◆ Given instruction ◆
Set down the items below without any change, from their first line through the line that contains "<instances>", including that line.

◆ Items ◆
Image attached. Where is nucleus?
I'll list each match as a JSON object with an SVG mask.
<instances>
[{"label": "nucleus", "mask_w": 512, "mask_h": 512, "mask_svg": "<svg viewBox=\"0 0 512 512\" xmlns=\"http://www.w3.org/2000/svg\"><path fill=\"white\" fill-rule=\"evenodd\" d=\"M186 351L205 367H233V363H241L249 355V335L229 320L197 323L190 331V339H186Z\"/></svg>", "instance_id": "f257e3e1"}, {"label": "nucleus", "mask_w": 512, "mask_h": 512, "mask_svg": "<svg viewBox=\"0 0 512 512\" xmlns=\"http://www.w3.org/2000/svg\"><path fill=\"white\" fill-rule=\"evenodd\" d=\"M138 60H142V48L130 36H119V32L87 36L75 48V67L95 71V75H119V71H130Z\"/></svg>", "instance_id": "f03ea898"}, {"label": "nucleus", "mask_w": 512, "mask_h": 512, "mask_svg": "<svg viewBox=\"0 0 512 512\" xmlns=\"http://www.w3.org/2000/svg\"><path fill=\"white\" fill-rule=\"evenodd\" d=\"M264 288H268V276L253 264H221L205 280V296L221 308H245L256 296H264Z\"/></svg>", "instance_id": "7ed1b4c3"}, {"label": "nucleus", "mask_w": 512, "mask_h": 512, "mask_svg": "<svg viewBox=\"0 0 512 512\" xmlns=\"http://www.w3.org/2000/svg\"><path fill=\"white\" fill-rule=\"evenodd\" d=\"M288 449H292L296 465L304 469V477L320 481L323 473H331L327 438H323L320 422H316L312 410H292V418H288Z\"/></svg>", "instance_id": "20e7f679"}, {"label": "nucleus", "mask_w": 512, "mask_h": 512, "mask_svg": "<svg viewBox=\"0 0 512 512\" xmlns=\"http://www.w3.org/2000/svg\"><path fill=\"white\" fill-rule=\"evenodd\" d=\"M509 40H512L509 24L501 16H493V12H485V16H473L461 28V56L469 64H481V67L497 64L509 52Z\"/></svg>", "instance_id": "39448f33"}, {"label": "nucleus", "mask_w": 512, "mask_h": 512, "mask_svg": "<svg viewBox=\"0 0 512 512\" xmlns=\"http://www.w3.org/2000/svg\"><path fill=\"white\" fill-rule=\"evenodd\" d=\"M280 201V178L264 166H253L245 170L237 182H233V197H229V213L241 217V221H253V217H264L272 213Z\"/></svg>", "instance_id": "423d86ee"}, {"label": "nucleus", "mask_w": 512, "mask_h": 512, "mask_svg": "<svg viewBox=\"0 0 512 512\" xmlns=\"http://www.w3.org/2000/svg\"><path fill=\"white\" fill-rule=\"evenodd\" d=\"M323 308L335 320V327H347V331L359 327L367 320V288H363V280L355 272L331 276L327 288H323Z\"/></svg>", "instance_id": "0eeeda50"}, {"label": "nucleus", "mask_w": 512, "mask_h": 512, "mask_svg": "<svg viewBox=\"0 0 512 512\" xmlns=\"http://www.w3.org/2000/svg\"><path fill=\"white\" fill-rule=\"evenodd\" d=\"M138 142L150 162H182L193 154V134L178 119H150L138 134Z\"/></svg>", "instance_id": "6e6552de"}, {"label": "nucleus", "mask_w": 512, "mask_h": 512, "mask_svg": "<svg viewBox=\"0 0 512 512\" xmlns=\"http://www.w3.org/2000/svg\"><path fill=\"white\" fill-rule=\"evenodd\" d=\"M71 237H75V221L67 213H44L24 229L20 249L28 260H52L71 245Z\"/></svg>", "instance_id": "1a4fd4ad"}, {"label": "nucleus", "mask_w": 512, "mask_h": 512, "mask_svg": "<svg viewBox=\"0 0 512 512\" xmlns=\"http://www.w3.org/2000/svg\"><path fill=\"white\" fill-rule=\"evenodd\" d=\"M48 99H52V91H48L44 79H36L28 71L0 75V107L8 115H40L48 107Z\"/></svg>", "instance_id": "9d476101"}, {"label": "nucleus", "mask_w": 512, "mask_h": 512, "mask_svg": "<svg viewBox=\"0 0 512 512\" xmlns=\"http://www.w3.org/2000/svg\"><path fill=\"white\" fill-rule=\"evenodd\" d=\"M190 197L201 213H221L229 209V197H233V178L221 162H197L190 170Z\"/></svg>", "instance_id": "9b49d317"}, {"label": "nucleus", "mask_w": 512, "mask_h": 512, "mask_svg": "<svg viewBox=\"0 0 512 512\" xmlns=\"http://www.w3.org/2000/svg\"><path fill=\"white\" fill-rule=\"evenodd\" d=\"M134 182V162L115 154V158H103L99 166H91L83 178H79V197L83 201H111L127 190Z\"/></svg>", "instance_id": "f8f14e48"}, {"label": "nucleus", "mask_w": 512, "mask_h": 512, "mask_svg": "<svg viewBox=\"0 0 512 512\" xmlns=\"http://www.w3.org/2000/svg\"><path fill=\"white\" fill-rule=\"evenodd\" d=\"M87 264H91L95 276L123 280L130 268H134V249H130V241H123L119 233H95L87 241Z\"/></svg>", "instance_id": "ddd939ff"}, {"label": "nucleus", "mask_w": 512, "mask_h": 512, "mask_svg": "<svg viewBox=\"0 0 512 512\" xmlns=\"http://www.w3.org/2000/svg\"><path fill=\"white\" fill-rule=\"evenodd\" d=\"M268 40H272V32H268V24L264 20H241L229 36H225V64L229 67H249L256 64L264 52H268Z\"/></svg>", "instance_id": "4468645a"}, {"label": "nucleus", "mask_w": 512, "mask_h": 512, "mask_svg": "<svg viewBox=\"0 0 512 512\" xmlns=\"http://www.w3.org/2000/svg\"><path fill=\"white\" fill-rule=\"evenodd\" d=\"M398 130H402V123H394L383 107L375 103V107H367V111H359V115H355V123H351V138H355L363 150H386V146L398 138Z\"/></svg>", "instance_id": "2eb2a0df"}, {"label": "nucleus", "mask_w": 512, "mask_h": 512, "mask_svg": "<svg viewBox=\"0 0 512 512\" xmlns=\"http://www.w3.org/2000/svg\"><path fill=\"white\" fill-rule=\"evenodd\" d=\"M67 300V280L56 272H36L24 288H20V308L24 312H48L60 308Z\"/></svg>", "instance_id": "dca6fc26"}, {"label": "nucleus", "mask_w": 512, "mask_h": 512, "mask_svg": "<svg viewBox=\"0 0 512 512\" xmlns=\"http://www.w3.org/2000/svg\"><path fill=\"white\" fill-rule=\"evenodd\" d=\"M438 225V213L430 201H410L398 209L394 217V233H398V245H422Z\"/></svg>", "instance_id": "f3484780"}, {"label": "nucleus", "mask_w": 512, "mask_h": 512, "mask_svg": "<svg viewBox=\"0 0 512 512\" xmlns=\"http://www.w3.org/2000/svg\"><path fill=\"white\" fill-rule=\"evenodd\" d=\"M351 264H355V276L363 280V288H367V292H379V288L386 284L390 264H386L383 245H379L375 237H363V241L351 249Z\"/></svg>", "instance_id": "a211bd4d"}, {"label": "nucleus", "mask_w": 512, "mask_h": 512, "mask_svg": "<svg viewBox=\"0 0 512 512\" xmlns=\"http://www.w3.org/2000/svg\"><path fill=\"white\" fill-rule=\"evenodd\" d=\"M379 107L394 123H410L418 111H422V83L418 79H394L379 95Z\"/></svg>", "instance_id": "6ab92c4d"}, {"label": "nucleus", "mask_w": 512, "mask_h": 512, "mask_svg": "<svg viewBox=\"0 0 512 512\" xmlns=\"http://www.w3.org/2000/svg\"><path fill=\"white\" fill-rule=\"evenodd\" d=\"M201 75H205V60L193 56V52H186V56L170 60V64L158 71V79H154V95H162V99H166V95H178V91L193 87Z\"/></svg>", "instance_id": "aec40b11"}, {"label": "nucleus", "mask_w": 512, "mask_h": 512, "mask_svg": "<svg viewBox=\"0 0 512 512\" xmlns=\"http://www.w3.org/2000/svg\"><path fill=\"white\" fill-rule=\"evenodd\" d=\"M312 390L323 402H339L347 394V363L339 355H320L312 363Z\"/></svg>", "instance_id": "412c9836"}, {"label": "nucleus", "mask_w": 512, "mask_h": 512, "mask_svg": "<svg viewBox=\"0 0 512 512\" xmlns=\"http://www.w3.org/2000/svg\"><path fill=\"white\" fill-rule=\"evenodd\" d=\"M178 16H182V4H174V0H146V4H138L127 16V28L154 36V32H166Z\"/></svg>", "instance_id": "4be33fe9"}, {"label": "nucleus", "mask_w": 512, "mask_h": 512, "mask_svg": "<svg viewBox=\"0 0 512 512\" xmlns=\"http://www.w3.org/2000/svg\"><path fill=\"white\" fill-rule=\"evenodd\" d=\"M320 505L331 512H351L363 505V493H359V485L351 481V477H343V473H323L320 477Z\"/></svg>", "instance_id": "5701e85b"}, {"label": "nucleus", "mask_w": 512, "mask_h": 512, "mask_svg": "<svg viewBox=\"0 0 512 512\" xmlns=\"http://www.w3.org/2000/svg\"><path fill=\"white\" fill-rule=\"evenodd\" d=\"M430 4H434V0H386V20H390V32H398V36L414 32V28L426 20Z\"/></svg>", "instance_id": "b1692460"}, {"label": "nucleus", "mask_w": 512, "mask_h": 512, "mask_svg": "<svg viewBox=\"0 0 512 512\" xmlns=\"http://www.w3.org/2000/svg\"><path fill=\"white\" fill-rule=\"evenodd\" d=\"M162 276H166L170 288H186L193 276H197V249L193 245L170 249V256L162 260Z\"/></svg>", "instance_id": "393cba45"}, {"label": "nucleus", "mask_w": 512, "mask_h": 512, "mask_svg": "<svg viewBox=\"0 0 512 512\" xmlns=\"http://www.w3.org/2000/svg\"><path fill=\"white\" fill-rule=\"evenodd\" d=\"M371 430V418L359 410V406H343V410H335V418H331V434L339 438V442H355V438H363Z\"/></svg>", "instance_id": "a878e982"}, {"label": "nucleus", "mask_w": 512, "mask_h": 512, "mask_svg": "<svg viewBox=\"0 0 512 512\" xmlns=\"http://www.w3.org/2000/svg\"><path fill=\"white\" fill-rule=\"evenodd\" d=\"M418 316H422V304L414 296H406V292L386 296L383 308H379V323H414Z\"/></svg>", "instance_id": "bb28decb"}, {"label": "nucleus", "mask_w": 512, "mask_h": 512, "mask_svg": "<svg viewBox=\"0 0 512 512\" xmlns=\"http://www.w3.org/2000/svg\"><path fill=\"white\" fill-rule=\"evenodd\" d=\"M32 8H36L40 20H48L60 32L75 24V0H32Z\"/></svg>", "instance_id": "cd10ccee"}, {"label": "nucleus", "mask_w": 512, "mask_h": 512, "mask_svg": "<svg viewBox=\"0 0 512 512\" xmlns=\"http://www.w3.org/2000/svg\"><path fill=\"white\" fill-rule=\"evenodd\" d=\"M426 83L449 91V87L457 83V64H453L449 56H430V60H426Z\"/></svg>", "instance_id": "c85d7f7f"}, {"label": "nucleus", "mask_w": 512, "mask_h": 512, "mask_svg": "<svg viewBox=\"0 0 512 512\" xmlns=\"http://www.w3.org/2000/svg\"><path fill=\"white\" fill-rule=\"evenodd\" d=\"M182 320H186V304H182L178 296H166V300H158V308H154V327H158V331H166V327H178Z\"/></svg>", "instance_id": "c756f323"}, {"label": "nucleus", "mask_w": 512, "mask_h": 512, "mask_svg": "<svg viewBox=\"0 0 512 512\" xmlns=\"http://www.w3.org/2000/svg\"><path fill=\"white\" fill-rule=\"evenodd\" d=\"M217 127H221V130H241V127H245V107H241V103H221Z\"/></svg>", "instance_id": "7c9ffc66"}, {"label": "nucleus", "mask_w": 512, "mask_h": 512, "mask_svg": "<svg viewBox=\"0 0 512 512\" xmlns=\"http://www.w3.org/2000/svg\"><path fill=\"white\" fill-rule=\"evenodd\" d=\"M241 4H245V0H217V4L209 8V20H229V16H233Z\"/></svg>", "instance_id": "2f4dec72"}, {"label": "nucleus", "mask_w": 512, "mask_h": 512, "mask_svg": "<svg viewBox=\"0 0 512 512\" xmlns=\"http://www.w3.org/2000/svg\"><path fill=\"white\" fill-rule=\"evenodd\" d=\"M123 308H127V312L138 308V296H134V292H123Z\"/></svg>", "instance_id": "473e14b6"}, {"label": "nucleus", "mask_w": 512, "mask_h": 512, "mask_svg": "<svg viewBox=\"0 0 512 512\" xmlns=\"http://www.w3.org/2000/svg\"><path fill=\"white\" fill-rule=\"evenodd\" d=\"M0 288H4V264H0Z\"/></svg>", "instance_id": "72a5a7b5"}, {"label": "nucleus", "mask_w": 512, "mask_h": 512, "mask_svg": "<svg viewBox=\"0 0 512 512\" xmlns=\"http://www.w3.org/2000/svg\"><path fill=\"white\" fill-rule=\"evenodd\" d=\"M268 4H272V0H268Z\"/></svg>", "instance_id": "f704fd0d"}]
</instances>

◆ Final result ◆
Image attached. Where is nucleus?
I'll list each match as a JSON object with an SVG mask.
<instances>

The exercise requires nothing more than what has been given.